In the 12 months through to May 2017, gross flows into the federation account amounted to N3.01trn from oil revenue and N3.17trn from non-oil revenue. Over the period, oil revenue was the higher of the two in six months, and non-oil revenue the other six. The monthly averages of N251bn (oil) and N264bn (non-oil) compare poorly with what the CBN commentary terms the monthly budgets of N450bn and N445bn respectively. Taken together, this gives a full-year projection of N10.74trn for federally collectible receipts.
These are not to be confused with FGN revenue collection, which the 2017 proposals from the federal budget and national planning ministry set at N4.94trn (N1.99trn from oil and N2.95trn from non-oil).
We have some concerns with the CBN’s monthly budget figure for non-oil collection because it includes N150bn for VAT. Both official briefings and our conversations indicate a determination not to raise the standard 5% rate for the tax with the possible exception of luxury goods. Monthly collection of the tax is running at +/-N80bn.
We should wait to see the size of the seasonal boost to companies’ income tax (CIT) in July and August.

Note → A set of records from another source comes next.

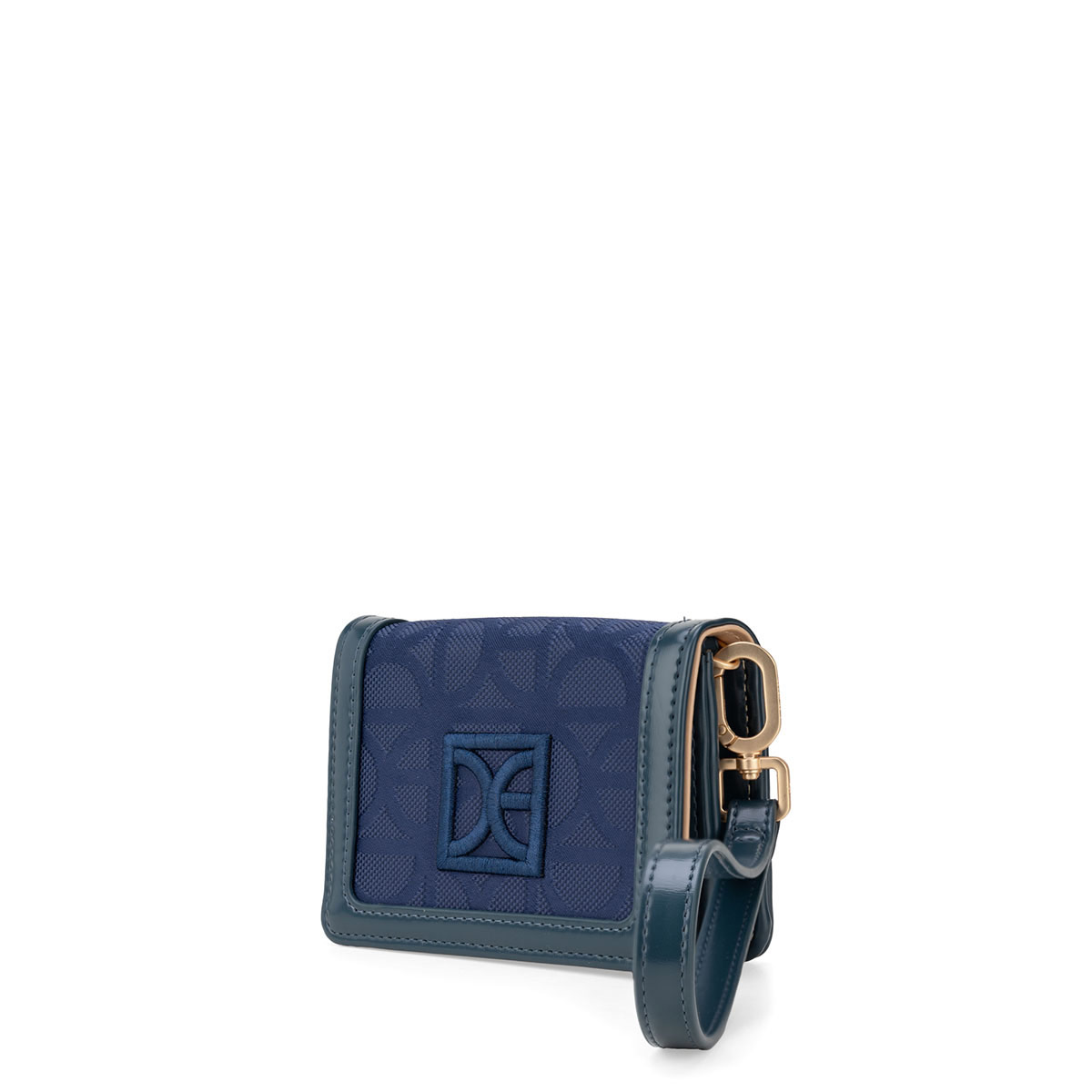 Billetera Flap Cloe Color Marino para Mujer
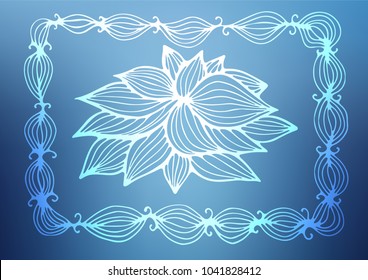 Light BLUE vector natural abstract template. Doodles on blurred abstract background with gradient. The template can be used as a background for cell phones.
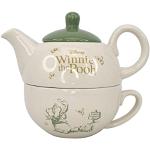 Disney Winnie the Pooh Service à thé pour une personne – Service à thé – Tasse à thé – Théière Disney Home – Théière une tasse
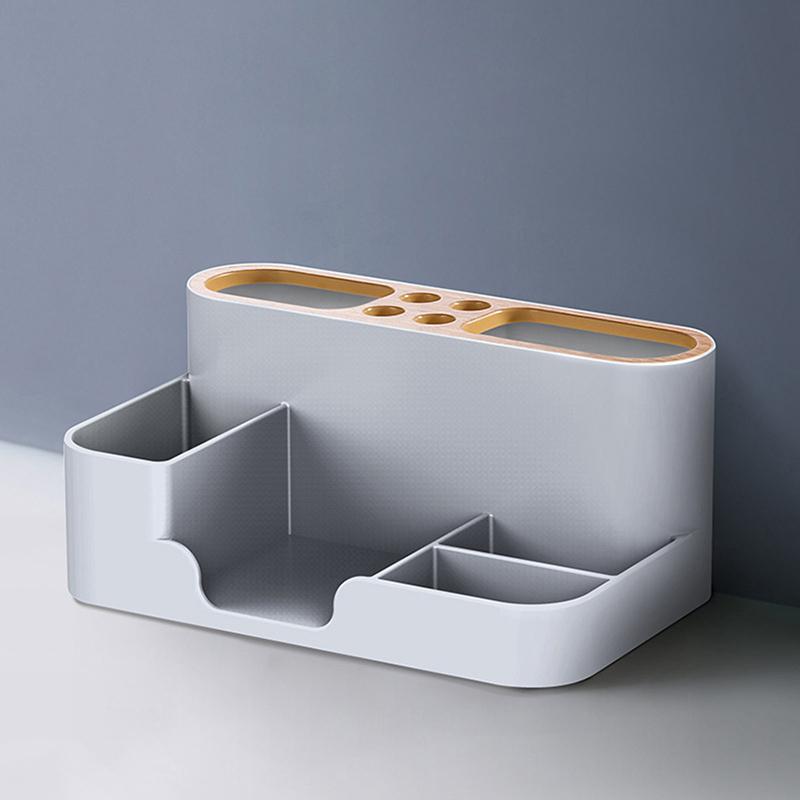 Multifunction Stationery Storage Box Desktop Pen Holder TV Remote Control Organizer Cosmetics Makeup Case Office School Supplies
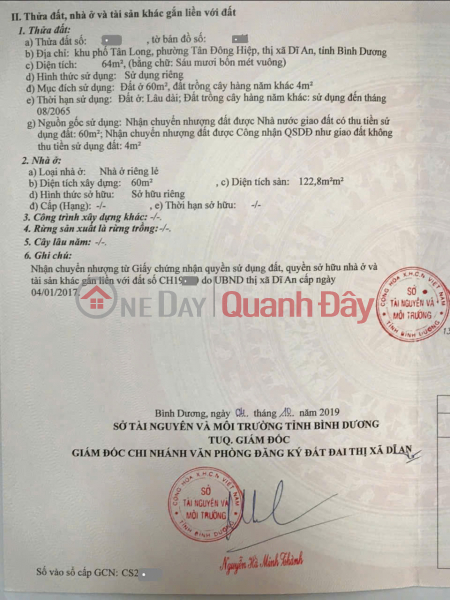 Property Search Vietnam | OneDay | Residential, Sales Listings HOUSE FOR SALE BY OWNER - CONSTRUCTION COMPLETED Located in Tan Long Hamlet, Tan Dong Hiep Ward, Di An Town, Binh Duong Province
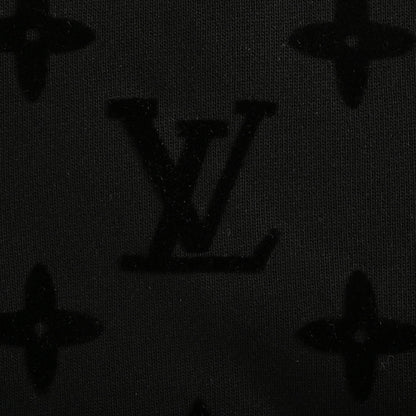 Louis Vuitton Tonal Monogram Jacquard Wide-Leg Sweatpants — Black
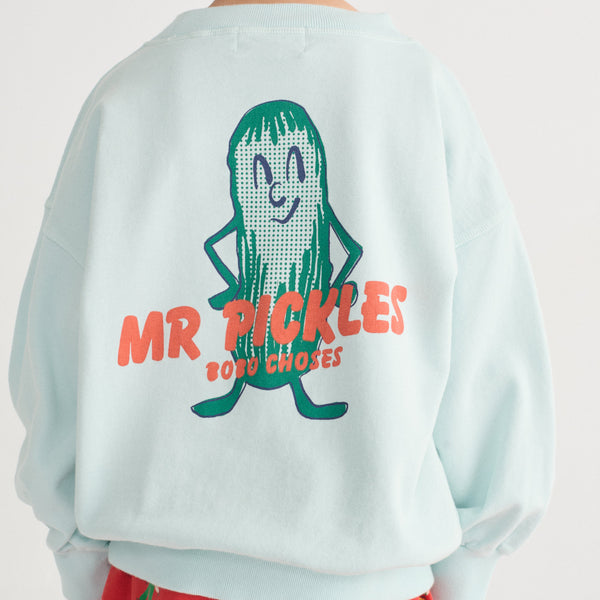 Mr Pickles Cotton Sweatshirt (Light Blue)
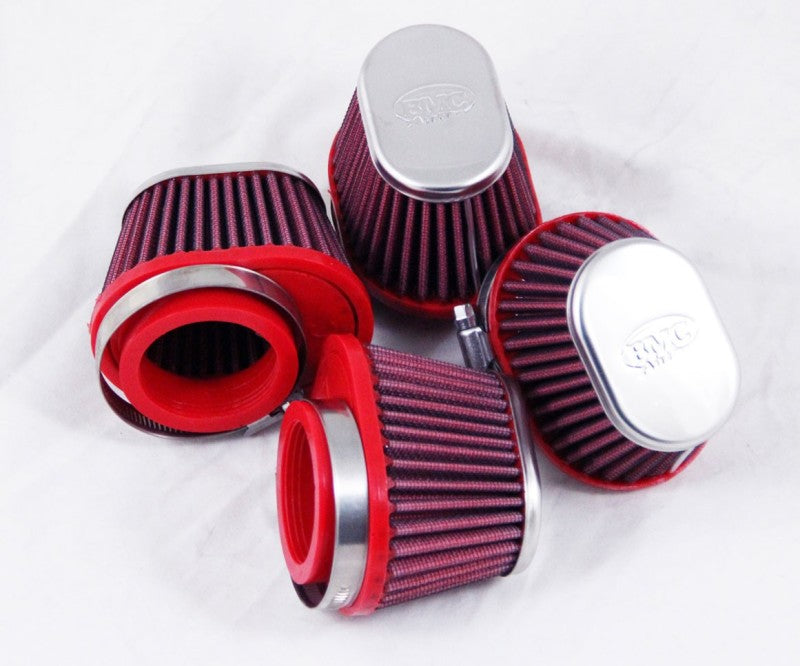 BMC Single Air Universal Oval Conical Filter w/Metal Top - 50mm Inlet / 66mm Filter Length-thumbmail-1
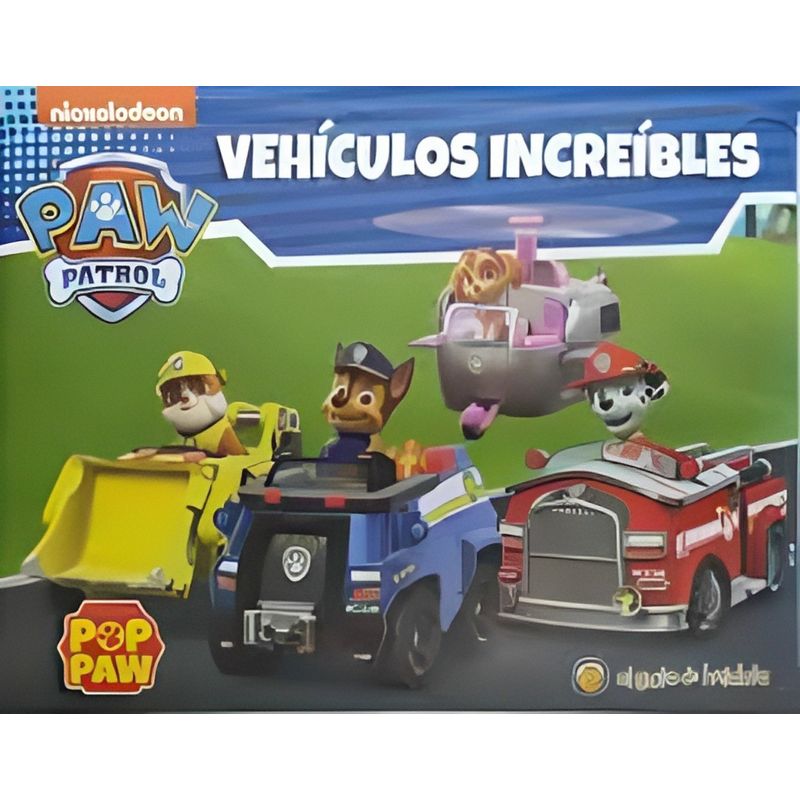 TOP10BOOKS - LIBRO POP PAW PATROL: VEHICULOS INCREIBLES /007
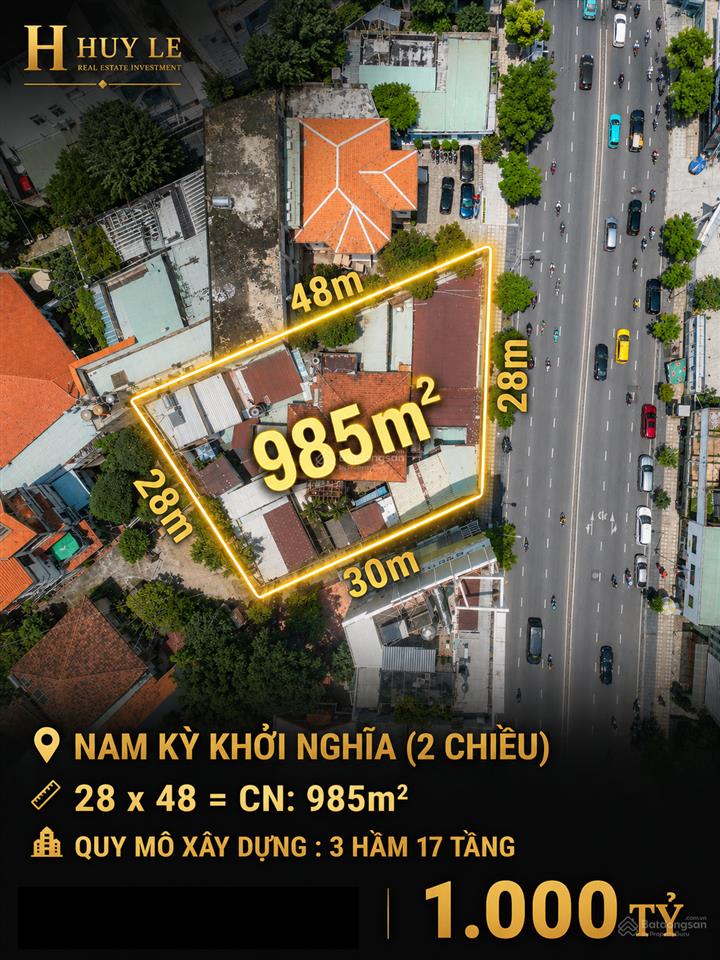 1064m2 đất [28 x 48] mặt tiền 211 nam kỳ khởi nghĩa (2 chiều)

The subdued state of household demand is not encouraging. However, we recall that the FAAC payout in July (from June revenue) was the highest for 12 months, and that the accountant-general singled out robust CIT collection (Good Morning Nigeria, 27 July 2017).
The FGN is not pinning its hopes on an oil price recovery anytime soon. Non-oil revenue collection therefore becomes critical for the delivery of the FGN’s capital programmes, its ability to make its promised social interventions, the containment of the mounting debt service burden and the broader agenda of diversification of the economy away from oil.